Publications

JOURNAL PUBLICATIONS

 

L.-H. Nguyen, M.-D. Hua, G. Allibert, T. Hamel. A homography-based dynamic control approach applied to station keeping of autonomous underwater vehicles without linear velocity measurements. In IEEE Transactions on Control Systems Technology, 29 (5), 2065-2078, 2021.

Abstract: A homography-based dynamic control approach applied to station keeping of Autonomous Underwater Vehicles (AUVs) without relying on linear velocity measurements is proposed. The homography estimated from images of a planar target scene captured by a downward-looking camera is directly used as feedback information. The full dynamics of the AUV are exploited in a hierarchical control design with inner-outer loop architecture. Enhanced by integral compensation actions and disturbance torque estimation, the proposed controller is robust with respect to model uncertainties and unknown currents. The performance of the proposed control approach is illustrated via both comparative simulation results conducted on a realistic AUV model and experimental validations on an in-house AUV.

Demo videos: view here

 

S. de Marco, M.-D. Hua, T. Hamel, R. Mahony (2021). Homography Estimation of a Moving Planar Scene from Direct Point Correspondence. In IEEE Transactions on Control Systems Technology, 29 (3), 1284-1295, 2021.
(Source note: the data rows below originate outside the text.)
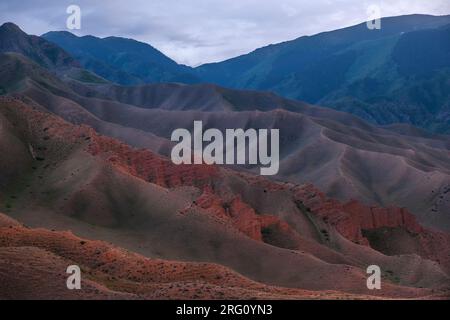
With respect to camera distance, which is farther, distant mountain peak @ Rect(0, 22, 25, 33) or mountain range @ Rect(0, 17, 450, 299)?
distant mountain peak @ Rect(0, 22, 25, 33)

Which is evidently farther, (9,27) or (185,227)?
(9,27)

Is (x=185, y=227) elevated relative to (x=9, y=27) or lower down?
lower down

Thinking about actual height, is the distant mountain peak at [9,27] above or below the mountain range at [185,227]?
above

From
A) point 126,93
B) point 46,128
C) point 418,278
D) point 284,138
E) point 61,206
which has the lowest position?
point 418,278

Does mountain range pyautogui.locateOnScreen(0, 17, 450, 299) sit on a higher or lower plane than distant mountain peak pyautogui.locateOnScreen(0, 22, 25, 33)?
lower

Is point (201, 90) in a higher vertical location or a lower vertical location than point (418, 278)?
higher

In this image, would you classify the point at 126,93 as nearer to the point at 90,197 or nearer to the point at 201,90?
the point at 201,90

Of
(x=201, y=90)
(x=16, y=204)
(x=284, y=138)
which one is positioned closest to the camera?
(x=16, y=204)

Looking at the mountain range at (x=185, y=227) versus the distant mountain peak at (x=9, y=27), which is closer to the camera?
the mountain range at (x=185, y=227)
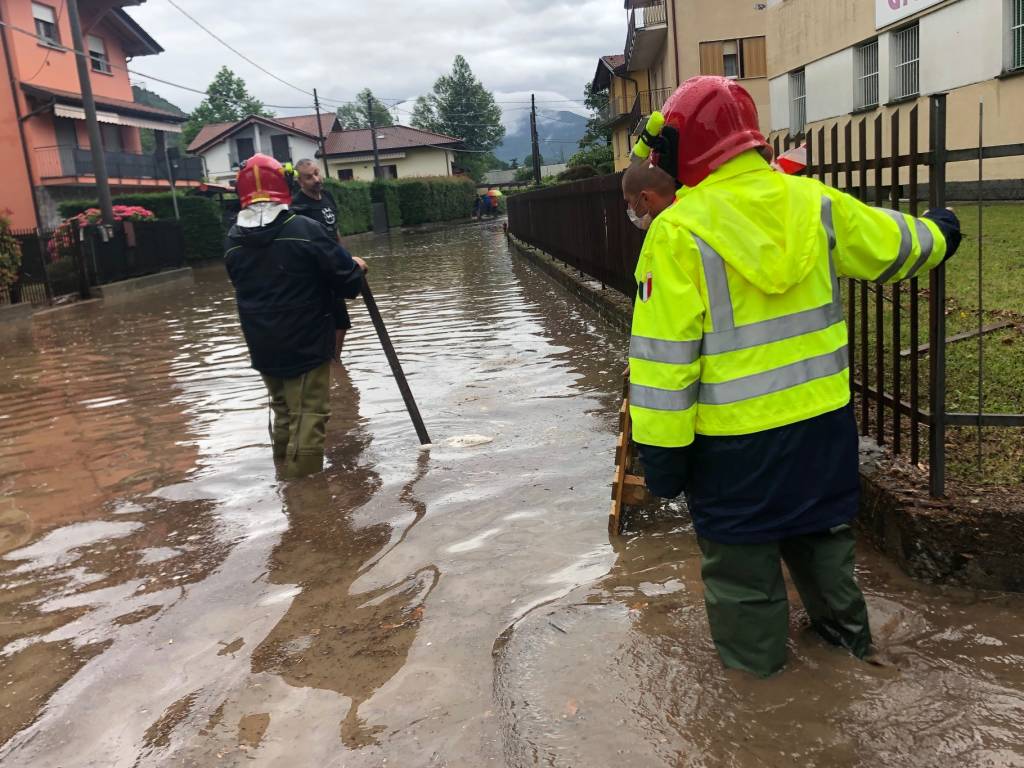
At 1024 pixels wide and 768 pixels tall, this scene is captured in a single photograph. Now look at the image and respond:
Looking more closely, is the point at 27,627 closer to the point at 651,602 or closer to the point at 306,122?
the point at 651,602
Abstract: Homography estimation is an important task in robotics applications such as landing on moving platforms, docking and refueling, building inspection, etc. Non-linear observers depend on an estimate of the group algebra velocity as a feed-forward term to minimize lag in the filter response. When both the camera and the scene are moving, and for perspective image constructs such as the homography, it is often impossible to directly measure the required group velocity. This paper proposes a solution for the case where the motion is periodic, or approximately periodic, with known period. The approach is based on the internal model principle, where the internal model can be expanded to include a sufficient harmonics of the desired period in order to model complex periodic motions. The novelty of the work lies in formalizing the internal model for observer design to the non-compact Lie group SL(3) and providing a demonstration of the effectiveness of the approach with real-world examples.


 

M.-D. Hua, J. Trumpf, T. Hamel, R. Mahony, P. Morin. Nonlinear observer design on SL(3) for homography estimation by exploiting point and line correspondences with application to image stabilization. In Automatica, 115, 108858, 2020.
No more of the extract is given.